Venezuela is investigating a report that the U.S. has been spying on executives of the state-owned petroleum company Petroleos de Venezuela (PDVSA), for more than ten years.
Venezuelan President Nicolas Maduro says, “The oil industry is the backbone of the Venezuelan economy. The U.S. empire for a long time has intended to sabotage Venezuela’s oil industry and defeat the Caracas government in order to steal the oil.”
His comments came after news reports that the former contractor for the U.S. National Security Agency (NSA) Edward Snowden, is to release information showing NSA had been spying on PDVSA’s senior executives.

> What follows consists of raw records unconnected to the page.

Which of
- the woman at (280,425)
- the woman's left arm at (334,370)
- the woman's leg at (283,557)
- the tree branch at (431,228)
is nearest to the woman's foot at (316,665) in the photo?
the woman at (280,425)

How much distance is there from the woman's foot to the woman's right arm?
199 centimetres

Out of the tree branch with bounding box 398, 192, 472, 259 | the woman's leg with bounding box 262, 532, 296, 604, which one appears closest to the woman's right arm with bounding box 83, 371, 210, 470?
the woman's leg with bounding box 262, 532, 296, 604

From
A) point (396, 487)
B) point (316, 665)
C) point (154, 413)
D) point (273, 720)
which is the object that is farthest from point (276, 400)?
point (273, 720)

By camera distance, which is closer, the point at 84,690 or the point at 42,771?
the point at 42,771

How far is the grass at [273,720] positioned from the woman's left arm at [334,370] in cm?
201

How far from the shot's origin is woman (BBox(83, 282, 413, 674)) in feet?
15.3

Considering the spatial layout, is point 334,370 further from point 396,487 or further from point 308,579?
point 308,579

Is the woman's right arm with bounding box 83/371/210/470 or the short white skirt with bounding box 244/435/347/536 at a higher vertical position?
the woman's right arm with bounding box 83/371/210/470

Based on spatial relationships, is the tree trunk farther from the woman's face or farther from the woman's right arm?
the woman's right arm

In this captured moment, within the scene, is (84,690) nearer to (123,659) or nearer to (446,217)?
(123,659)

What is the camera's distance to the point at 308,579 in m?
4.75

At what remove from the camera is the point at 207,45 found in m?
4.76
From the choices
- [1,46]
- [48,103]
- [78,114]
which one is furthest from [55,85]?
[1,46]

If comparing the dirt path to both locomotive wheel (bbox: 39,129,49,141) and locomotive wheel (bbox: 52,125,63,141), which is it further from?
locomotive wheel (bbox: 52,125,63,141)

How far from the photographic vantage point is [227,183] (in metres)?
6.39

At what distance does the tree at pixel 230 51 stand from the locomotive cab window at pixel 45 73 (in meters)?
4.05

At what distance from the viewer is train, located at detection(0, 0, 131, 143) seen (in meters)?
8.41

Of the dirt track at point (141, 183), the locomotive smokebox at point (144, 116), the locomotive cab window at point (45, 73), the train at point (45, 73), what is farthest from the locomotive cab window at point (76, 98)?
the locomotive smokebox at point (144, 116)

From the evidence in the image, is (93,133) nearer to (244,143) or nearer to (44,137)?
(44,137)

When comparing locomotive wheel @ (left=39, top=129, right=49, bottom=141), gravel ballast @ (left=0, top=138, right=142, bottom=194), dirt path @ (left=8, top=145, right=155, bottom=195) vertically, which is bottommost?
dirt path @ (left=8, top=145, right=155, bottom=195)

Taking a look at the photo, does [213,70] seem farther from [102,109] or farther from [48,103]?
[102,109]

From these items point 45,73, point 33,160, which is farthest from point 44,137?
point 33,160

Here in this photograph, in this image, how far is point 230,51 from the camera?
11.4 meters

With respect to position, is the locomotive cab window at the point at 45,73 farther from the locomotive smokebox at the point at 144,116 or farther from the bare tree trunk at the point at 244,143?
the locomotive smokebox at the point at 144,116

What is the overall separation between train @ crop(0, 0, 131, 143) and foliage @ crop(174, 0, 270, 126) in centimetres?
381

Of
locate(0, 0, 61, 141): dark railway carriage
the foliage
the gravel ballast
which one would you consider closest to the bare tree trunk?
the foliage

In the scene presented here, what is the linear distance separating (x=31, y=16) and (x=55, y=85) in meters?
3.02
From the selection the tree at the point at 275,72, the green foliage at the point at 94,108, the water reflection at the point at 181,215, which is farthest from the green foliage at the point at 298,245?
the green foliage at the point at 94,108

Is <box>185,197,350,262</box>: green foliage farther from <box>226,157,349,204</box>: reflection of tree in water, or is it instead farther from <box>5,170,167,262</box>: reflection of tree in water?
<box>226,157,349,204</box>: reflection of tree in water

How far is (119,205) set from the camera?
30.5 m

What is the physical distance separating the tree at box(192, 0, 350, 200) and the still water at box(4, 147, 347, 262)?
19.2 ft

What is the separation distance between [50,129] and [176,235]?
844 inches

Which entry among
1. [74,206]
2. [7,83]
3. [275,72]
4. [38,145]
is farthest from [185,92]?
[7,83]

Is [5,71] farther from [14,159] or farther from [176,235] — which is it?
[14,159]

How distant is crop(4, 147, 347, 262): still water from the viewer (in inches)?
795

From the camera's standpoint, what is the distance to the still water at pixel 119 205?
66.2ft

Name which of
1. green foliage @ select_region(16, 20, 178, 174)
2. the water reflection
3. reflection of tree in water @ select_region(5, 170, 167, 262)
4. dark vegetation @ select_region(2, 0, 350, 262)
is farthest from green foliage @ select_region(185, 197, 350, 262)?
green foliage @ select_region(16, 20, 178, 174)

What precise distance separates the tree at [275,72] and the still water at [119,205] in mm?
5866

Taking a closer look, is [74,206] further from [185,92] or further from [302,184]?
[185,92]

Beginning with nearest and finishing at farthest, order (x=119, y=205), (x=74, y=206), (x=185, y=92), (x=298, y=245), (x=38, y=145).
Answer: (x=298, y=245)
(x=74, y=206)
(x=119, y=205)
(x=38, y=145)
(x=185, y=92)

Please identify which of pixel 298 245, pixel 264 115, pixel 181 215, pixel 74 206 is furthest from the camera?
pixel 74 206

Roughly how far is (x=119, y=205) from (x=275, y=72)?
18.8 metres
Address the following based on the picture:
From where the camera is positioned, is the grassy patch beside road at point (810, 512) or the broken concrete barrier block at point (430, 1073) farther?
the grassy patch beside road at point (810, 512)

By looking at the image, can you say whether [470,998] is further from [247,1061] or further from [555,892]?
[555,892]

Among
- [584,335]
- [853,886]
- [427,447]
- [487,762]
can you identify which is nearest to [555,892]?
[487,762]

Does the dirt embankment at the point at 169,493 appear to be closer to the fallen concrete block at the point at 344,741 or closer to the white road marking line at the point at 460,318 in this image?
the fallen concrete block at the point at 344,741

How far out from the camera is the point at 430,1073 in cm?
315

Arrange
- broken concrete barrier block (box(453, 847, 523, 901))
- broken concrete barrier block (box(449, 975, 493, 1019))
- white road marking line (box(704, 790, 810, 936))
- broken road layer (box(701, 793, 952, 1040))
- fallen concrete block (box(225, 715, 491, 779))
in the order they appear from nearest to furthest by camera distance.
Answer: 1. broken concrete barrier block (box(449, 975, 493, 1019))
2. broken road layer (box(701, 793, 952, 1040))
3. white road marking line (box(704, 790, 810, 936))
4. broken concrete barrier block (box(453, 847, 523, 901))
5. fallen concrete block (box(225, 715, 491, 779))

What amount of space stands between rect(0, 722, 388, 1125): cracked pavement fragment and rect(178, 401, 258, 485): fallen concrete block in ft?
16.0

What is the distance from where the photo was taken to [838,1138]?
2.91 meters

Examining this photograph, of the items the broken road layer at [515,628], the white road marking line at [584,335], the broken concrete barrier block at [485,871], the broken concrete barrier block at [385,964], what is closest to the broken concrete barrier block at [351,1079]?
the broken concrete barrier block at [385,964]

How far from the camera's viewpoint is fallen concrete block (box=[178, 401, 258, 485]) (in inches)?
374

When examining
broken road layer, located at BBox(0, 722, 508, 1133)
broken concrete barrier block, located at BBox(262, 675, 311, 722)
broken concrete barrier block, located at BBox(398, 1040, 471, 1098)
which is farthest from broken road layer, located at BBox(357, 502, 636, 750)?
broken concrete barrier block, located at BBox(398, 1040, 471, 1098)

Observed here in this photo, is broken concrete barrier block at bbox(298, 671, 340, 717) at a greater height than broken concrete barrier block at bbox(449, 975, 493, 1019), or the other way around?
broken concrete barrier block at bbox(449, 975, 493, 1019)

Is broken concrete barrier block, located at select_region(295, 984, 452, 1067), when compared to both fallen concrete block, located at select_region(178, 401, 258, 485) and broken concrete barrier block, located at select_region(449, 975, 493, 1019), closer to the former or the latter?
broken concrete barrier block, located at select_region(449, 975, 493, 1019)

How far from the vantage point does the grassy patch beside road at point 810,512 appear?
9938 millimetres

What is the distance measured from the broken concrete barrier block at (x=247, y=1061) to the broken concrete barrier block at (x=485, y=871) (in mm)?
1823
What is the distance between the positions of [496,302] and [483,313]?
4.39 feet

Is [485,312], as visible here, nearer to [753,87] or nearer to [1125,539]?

Among Snowden’s allegations is the claim that NSA intercepted the calls and emails of the country’s energy minister Rafael Ramirez, who served as PDVSA’s president from 2004 to 2014.
“We cannot accept this,” says Maduro. “It is offensive, a violation of international law,” adding that he will deliver a letter protesting the reported spying to the U.S. chargé d’affaires in Caracas, Lee McClenny. He says he has ordered an investigation into the allegations. There has been no comment from the State Department or McClenny’s office.
The U.S. and Venezuela have not had full diplomatic relations since 2010, after 11 years of strained relationships with Maduro’s predecessor, Hugo Chavez, who died in 2013. Chavez continually accused the U.S. of trying to undermine his socialist Government.
Venezuela is the fourth-largest exporter of oil to the United States, after Canada, Saudi Arabia and Mexico.
Political observers say that Maduro’s call for the investigation may be a retaliatory move after two nephews of Maduro’s wife, Cilia Flores, were indicted in New York on charges of cocaine importation.
The Wall Street Journal recently published an article saying the U.S. had begun “a series of wide-ranging investigations into whether Venezuela’s leaders used PDVSA to loot billions of dollars from the country through kickbacks and other schemes.”